Amazon Is Testing a 30-Hour, 75% Salary Workweek (washingtonpost.com)
Amazon is planning a pilot program in which a select group of workers will need to work for 30 hours a week, instead of the usual 40 to 70 hours, and make 75 percent of the salary + benefits (alternate source). From the report:Currently, the pilot program will be small, consisting of a few dozen people. These teams will work on tech products within the human resources division of the company, working Monday through Thursday from 10 a.m. to 2 p.m., with additional flex hours. Their salaries will be lower than 40-hour workers, but they will have the option to transition to full-time if they choose. Team members will be hired from inside and outside the company. As of now, Amazon does not have plans to alter the 40-hour workweek on a companywide level, the spokesman said.
I'd go for this in a heartbeat, except that the 40 hour work week is a myth at Amazon (and most large US companies for exempt employees). I suspect that 30hrs would become just a couple of hours less than the full time (60-80 hour) employees for 75% salary. If it was really 30 hours, you could work 30 at Amazon, 30 at Microsoft and get 150% of your salary for working the same number of hours as "full time".
What makes you think people working 30 hours are doing any less work than people working 40? Most people only do 5-10 hours of real, actual, work in a week. the rest is fluff.
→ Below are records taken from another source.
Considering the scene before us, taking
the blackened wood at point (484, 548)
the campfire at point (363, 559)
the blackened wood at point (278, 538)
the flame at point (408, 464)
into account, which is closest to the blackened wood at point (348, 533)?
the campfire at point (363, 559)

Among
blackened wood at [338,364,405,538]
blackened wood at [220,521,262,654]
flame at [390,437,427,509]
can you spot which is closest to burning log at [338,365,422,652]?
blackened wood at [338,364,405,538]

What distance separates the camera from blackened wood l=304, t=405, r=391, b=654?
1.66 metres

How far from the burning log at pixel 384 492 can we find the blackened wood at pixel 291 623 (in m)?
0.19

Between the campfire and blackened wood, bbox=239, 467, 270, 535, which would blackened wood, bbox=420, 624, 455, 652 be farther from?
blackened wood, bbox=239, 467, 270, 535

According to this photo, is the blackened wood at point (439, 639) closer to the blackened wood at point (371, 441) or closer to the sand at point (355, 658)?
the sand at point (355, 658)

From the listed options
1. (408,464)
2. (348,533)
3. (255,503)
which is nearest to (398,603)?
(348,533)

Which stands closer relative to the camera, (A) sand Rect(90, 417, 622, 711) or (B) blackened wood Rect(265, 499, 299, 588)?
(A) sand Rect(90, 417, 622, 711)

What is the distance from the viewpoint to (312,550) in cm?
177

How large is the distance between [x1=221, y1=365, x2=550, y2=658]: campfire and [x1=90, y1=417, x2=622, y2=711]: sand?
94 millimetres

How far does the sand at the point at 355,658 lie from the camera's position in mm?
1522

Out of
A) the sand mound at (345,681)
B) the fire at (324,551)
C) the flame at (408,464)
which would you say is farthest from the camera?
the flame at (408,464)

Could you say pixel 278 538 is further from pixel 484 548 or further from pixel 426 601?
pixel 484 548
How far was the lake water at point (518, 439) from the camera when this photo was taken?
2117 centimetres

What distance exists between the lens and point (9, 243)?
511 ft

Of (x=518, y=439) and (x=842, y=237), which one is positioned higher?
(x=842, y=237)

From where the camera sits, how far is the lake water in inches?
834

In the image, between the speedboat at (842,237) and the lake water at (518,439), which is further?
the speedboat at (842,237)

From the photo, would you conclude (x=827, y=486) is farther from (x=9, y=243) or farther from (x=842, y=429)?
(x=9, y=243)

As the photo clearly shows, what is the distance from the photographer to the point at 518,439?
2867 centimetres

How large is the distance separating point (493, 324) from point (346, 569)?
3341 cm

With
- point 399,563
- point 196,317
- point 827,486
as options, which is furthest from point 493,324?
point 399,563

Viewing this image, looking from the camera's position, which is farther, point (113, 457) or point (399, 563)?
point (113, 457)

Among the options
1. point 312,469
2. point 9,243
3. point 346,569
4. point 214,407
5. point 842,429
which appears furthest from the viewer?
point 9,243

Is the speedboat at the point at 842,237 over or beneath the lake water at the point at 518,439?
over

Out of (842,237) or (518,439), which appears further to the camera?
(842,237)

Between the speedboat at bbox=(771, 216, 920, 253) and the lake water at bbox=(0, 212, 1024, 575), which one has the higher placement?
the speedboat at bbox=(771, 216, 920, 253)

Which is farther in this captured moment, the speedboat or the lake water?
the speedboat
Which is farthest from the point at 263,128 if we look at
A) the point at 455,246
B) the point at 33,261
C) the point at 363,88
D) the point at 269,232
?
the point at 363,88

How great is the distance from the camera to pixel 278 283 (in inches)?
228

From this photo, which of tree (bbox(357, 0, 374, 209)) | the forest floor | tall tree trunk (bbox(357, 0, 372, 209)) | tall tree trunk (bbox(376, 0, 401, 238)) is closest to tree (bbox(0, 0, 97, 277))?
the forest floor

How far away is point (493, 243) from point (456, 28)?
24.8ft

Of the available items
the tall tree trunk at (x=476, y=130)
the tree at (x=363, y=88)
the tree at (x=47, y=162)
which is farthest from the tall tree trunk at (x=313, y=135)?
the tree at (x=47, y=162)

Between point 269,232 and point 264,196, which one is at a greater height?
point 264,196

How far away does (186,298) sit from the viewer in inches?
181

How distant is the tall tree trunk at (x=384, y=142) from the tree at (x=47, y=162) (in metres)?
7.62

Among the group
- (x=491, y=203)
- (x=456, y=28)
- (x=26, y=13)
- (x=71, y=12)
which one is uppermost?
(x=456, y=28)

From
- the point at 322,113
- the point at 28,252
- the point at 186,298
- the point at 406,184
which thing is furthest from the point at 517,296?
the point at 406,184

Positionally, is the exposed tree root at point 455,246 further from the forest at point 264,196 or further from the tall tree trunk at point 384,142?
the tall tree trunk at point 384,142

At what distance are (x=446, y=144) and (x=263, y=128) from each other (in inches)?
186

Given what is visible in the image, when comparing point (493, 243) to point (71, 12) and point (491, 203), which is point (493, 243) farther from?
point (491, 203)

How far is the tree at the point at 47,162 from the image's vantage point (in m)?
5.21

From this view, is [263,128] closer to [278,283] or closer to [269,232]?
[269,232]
As a dev who works 50-60 hours a week, I'm not sure I really agree. My working day tends to be mornings drinking coffee, meetings, fiddling about with code and discussing options with other developers. After about 3pm I tend to get into the zone. I finish around 7 and sometimes work weekends if there's a problem I'm particularly keen to solve.
The guy sitting at the next desk to me is a different story though. He seems to alternate between Facebook and Chrome, with brief 5 minute coding sessions. I'm not a snitch but it does fucking annoy me. I suppose it's like that in many places. A few key staff shoulder most of the burden and the rest blag a pay cheque.
clearly you've never worked a manufacturing job.